What to produce:
Reproduce the records below line for line, omitting the pictures from your answer.

Recorded information:
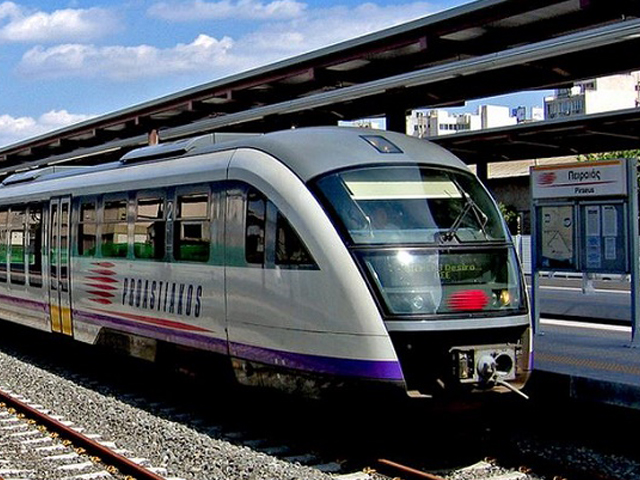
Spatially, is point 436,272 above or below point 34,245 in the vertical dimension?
below

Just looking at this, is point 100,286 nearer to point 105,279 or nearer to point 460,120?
point 105,279

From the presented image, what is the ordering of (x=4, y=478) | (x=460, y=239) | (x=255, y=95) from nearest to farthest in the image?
(x=4, y=478) → (x=460, y=239) → (x=255, y=95)

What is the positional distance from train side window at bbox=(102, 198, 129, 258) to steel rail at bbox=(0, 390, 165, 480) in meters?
2.10

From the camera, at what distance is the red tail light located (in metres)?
7.63

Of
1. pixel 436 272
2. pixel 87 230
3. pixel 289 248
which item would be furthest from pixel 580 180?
pixel 87 230

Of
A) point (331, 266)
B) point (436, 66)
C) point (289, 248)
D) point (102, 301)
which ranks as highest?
point (436, 66)

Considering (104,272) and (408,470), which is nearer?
(408,470)

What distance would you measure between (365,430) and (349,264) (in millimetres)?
1983

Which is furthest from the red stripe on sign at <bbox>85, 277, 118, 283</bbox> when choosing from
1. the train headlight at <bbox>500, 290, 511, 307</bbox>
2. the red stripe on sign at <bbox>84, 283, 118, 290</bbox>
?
the train headlight at <bbox>500, 290, 511, 307</bbox>

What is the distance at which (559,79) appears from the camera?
12.5 m

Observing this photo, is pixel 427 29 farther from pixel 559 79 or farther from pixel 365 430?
pixel 365 430

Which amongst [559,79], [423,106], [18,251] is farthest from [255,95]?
[559,79]

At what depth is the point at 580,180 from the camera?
1205cm

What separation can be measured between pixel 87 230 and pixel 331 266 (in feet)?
18.8
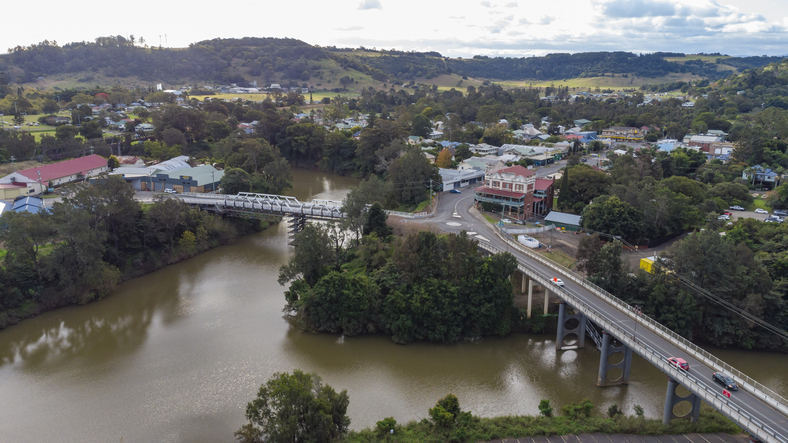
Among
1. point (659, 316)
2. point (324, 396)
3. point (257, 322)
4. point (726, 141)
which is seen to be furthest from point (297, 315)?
point (726, 141)

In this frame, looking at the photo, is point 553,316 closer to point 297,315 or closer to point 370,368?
point 370,368

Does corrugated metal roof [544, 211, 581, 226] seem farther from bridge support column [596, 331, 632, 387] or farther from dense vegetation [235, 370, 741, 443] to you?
dense vegetation [235, 370, 741, 443]

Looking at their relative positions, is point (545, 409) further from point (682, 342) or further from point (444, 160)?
point (444, 160)

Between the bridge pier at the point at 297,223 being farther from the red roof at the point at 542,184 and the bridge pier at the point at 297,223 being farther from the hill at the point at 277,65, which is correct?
the hill at the point at 277,65

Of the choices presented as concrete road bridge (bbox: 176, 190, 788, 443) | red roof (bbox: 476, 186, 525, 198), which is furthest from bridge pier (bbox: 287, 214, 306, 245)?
red roof (bbox: 476, 186, 525, 198)

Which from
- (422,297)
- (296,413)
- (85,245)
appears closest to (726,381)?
(422,297)

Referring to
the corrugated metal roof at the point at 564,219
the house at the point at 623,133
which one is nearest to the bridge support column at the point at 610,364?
the corrugated metal roof at the point at 564,219
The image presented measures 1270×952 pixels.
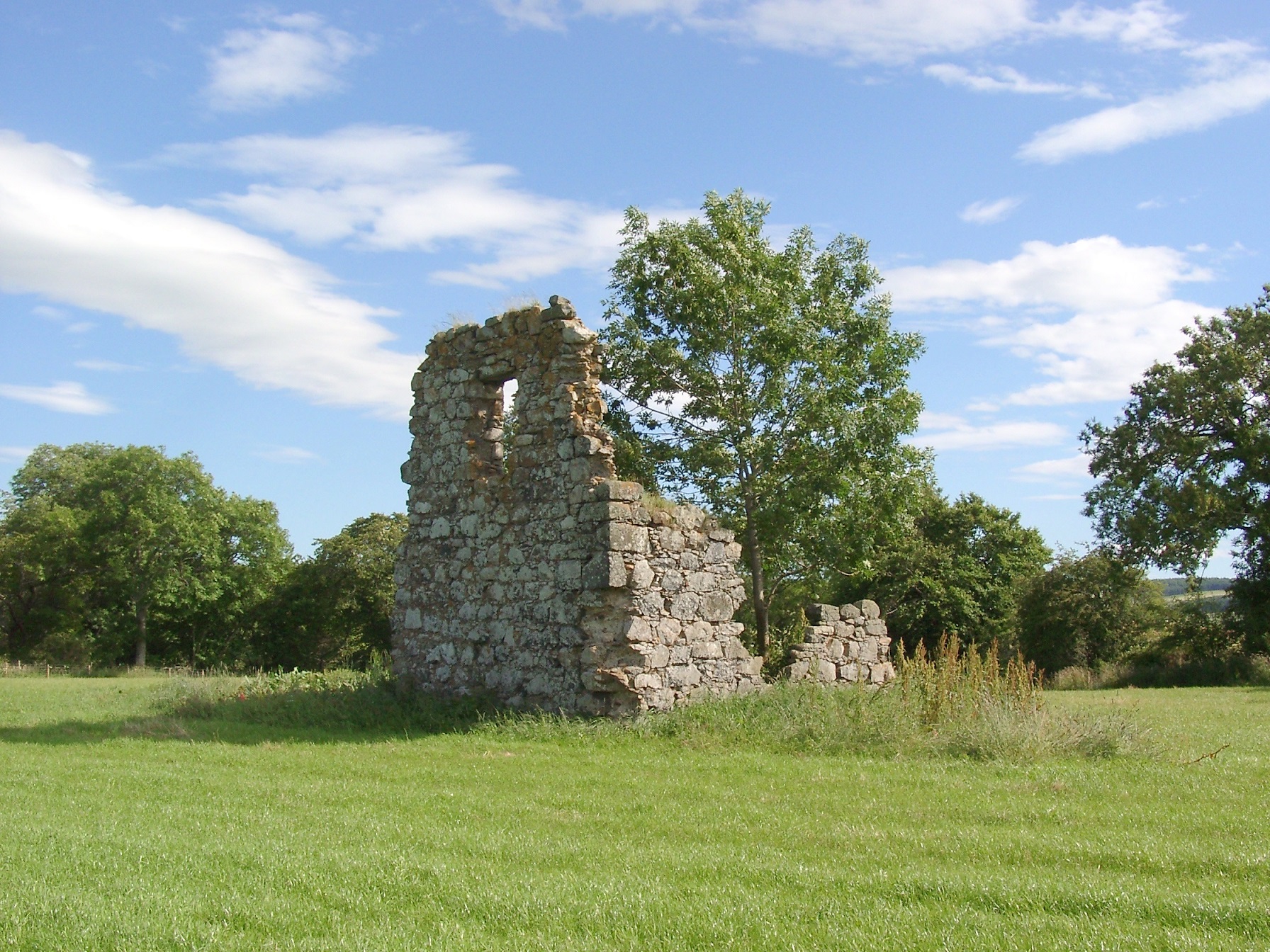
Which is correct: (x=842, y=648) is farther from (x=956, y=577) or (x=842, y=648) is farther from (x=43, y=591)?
(x=43, y=591)

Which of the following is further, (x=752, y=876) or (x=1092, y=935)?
(x=752, y=876)

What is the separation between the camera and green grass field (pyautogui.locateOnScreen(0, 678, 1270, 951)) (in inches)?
181

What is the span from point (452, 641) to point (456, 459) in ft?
8.26

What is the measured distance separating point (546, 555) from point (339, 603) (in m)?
26.4

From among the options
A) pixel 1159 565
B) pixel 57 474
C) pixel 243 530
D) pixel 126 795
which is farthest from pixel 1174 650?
pixel 57 474

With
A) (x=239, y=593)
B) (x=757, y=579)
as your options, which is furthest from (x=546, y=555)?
(x=239, y=593)

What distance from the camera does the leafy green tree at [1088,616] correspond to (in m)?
29.7

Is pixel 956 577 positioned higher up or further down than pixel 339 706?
higher up

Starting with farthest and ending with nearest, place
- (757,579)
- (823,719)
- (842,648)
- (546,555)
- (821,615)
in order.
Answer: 1. (757,579)
2. (842,648)
3. (821,615)
4. (546,555)
5. (823,719)

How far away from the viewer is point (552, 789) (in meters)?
8.06

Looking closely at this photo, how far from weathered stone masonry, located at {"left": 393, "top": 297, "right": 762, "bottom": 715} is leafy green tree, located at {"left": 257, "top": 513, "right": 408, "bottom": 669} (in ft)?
70.2

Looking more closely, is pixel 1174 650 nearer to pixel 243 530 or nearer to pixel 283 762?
pixel 283 762

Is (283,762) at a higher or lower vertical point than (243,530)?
lower

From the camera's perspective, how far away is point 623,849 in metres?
6.05
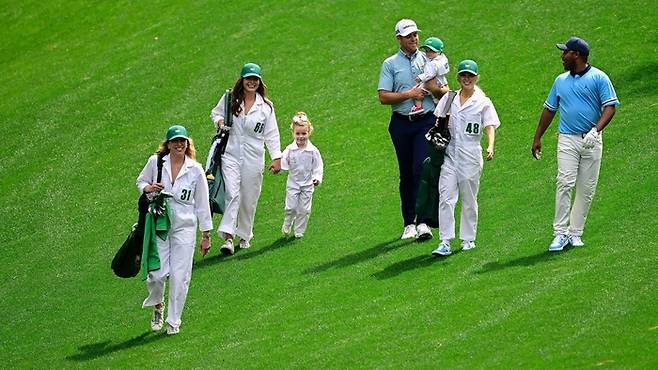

Task result:
Spatially, is point 436,272 above or below point 34,245 in the vertical dimension?
below

Just looking at this, is point 100,286 nearer to point 105,279 or nearer to point 460,120?
point 105,279

From the presented image, what is the ordering of (x=4, y=478) | (x=460, y=239) | (x=255, y=95) from nearest to farthest in the image?
(x=4, y=478) → (x=460, y=239) → (x=255, y=95)

What is the positional distance from train side window at bbox=(102, 198, 129, 258) to steel rail at bbox=(0, 390, 165, 480) in meters?
2.10

From the camera, at what distance is the red tail light located (in metres)?
7.63

Of
1. pixel 436 272
2. pixel 87 230
3. pixel 289 248
which item would be furthest from pixel 580 180?
pixel 87 230

Of
A) point (331, 266)
B) point (436, 66)
C) point (289, 248)
D) point (102, 301)
which ranks as highest?
point (436, 66)

Considering (104,272) and (408,470), which is nearer?
(408,470)

What distance would you measure between (365,430) and (349,264) (in millimetres)?
1983

Which is furthest from the red stripe on sign at <bbox>85, 277, 118, 283</bbox> when choosing from
1. the train headlight at <bbox>500, 290, 511, 307</bbox>
2. the red stripe on sign at <bbox>84, 283, 118, 290</bbox>
?
the train headlight at <bbox>500, 290, 511, 307</bbox>

What is the distance at which (559,79) appears from the camera?
12.5 m

Observing this photo, is pixel 427 29 farther from pixel 559 79 or farther from pixel 365 430?
pixel 365 430

Which amongst [559,79], [423,106], [18,251] is farthest from [255,95]?
[559,79]

At what depth is the point at 580,180 from the camera?
1205cm

What separation can be measured between pixel 87 230 and pixel 331 266 (in feet)?
18.8
Among
1. point (659, 316)
2. point (324, 396)
3. point (257, 322)
4. point (726, 141)
which is seen to be furthest from point (297, 315)?
point (726, 141)

In this frame, looking at the photo, is point 553,316 closer to point 297,315 or closer to point 370,368?
point 370,368

Does corrugated metal roof [544, 211, 581, 226] seem farther from bridge support column [596, 331, 632, 387] or farther from dense vegetation [235, 370, 741, 443] to you?
dense vegetation [235, 370, 741, 443]

Looking at their relative positions, is point (545, 409) further from point (682, 342) or further from point (444, 160)?
point (444, 160)

Between the bridge pier at the point at 297,223 being farther from the red roof at the point at 542,184 and the bridge pier at the point at 297,223 being farther from the hill at the point at 277,65, which is correct?
the hill at the point at 277,65

Of the choices presented as concrete road bridge (bbox: 176, 190, 788, 443) | red roof (bbox: 476, 186, 525, 198), which is furthest from bridge pier (bbox: 287, 214, 306, 245)?
red roof (bbox: 476, 186, 525, 198)

Which from
- (422,297)
- (296,413)
- (85,245)
appears closest to (726,381)?
(422,297)

Referring to
the corrugated metal roof at the point at 564,219
the house at the point at 623,133
which one is nearest to the bridge support column at the point at 610,364?
the corrugated metal roof at the point at 564,219
The image presented measures 1270×952 pixels.
Which is correct: (x=842, y=648) is farther from (x=956, y=577) or (x=842, y=648) is farther from (x=43, y=591)?
(x=43, y=591)

Which of the following is further, (x=752, y=876) or (x=1092, y=935)?
(x=752, y=876)

What is the separation between the camera and green grass field (pyautogui.locateOnScreen(0, 678, 1270, 951)) (in inches)?
181

What is the span from point (452, 641) to point (456, 459) in ft?
8.26

What is the measured distance separating point (546, 555) from point (339, 603) (in m)?
26.4

From among the options
A) pixel 1159 565
B) pixel 57 474
C) pixel 243 530
D) pixel 126 795
which is farthest from pixel 1174 650?
pixel 57 474

With
A) (x=239, y=593)
B) (x=757, y=579)
as your options, which is furthest from (x=546, y=555)?
(x=239, y=593)

What distance from the camera does the leafy green tree at [1088,616] correspond to (in m)?
29.7

Is pixel 956 577 positioned higher up or further down than pixel 339 706?
higher up

Starting with farthest and ending with nearest, place
- (757,579)
- (823,719)
- (842,648)
- (546,555)
- (821,615)
in order.
Answer: 1. (757,579)
2. (842,648)
3. (821,615)
4. (546,555)
5. (823,719)

How far away from the viewer is point (552, 789) (in meters)?
8.06

Looking closely at this photo, how far from weathered stone masonry, located at {"left": 393, "top": 297, "right": 762, "bottom": 715} is leafy green tree, located at {"left": 257, "top": 513, "right": 408, "bottom": 669} (in ft)?
70.2

Looking more closely, is pixel 1174 650 nearer to pixel 243 530 or nearer to pixel 283 762?
pixel 283 762

Is (283,762) at a higher or lower vertical point than (243,530)?
lower

From the camera's perspective, how far away is point 623,849 in metres?
6.05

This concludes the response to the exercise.